Fuel and Freight Daily Update - 12/16/25

Liquidity Energy, LLC

12/19/2025

Futures Market Settles (Front Month)

All prices reflect end-of-day settlements from December 15th, 2025

Instrument

Settlement

Change

WTI Future (Jan)

$56.82

▼ 0.62

Brent Final Day (Feb)

$60.56

▼ 0.56

RBOB (Jan)

$1.7323

▼ 0.0198

ULSD (Jan)

$2.1806

▼ 0.0174

Ethanol CU (Dec)

$1.6250

▼ 0.0075

Spread

Value

Change

HO/Brent (Feb)

$30.71

▼ 0.13

RB/Brent (Feb)

$12.38

▼ 0.26

HO/WTI Crack (Jan)

$34.77

▼ 0.11

ULSD & Jet Physical Market Settles

Colonial Pipeline Differentials (USGC):

  • ULSD 62g (C72): -15.50

  • Jet Fuel 54g (C72): -28.00

Type

Price

Change

D6 (Ethanol)

$1.0625

▼ 0.0150

D4 (Biodiesel)

$1.1175

▼ 0.0153

D5 (Advanced)

$1.1050

▼ 0.0175

D3 (Cellulosic)

$2.3665

▼ 0.0145

Freight Market Summary

Freight Market Summary

Clean Tankers:
Clean-product tanker markets remain soft as year-end inactivity continues to weigh on demand. Tonnage lists in the U.S. Gulf and other export regions remain long, with limited fresh cargoes emerging. Owners are still competing aggressively on rates to keep vessels moving, and sentiment remains subdued heading into the final stretch of the year.

- Data listing
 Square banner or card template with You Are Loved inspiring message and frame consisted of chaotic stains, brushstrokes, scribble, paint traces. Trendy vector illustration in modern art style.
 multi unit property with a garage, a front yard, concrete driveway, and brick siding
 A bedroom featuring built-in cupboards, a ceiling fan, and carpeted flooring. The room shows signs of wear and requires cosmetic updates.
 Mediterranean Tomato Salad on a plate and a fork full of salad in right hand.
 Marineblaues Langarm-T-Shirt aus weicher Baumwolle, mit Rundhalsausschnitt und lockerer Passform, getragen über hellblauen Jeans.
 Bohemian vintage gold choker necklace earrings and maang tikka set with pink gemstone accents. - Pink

==

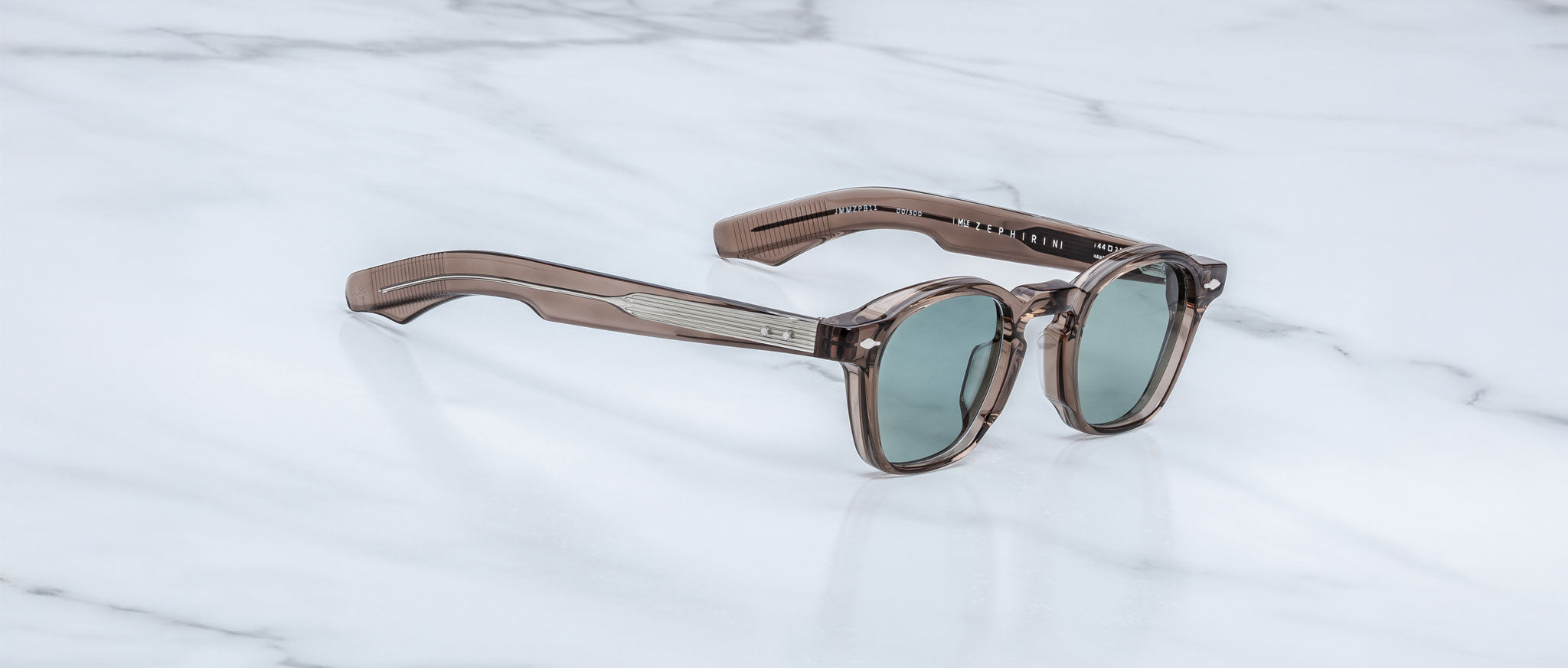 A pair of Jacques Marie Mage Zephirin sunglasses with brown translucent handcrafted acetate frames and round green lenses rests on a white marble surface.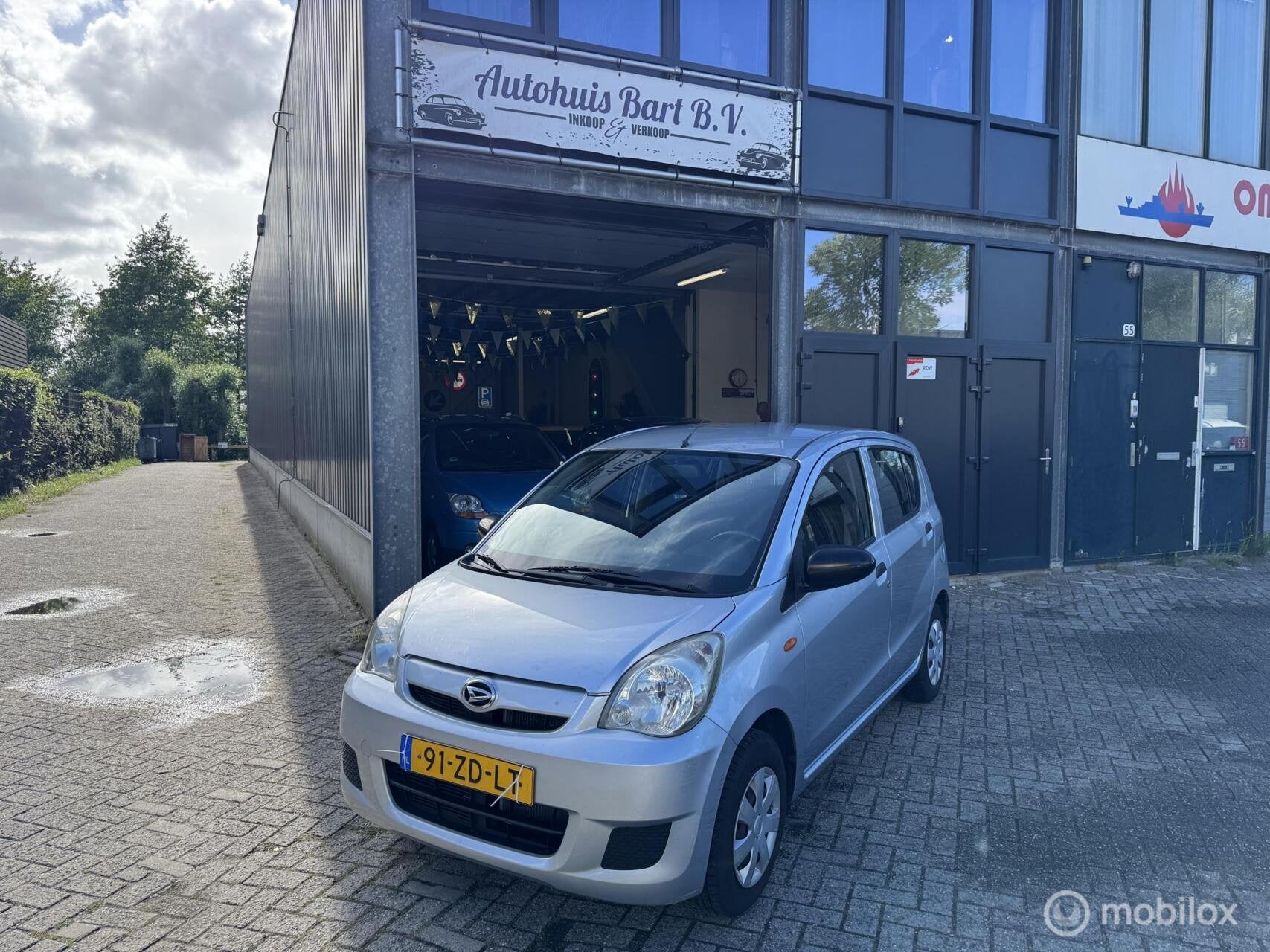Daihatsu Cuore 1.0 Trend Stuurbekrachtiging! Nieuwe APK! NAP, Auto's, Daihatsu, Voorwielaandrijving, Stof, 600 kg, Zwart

- Exercise tasks
a) In the fuel and freight update, what settlement price does the WTI Future (Jan) have?
b) Please reproduce the fuel and freight update from "D3 (Cellulosic)" up to and including "of the year.".

- Results by task
a) $56.82

b)
D3 (Cellulosic)

$2.3665

▼ 0.0145

Freight Market Summary

Freight Market Summary

Clean Tankers:
Clean-product tanker markets remain soft as year-end inactivity continues to weigh on demand. Tonnage lists in the U.S. Gulf and other export regions remain long, with limited fresh cargoes emerging. Owners are still competing aggressively on rates to keep vessels moving, and sentiment remains subdued heading into the final stretch of the year.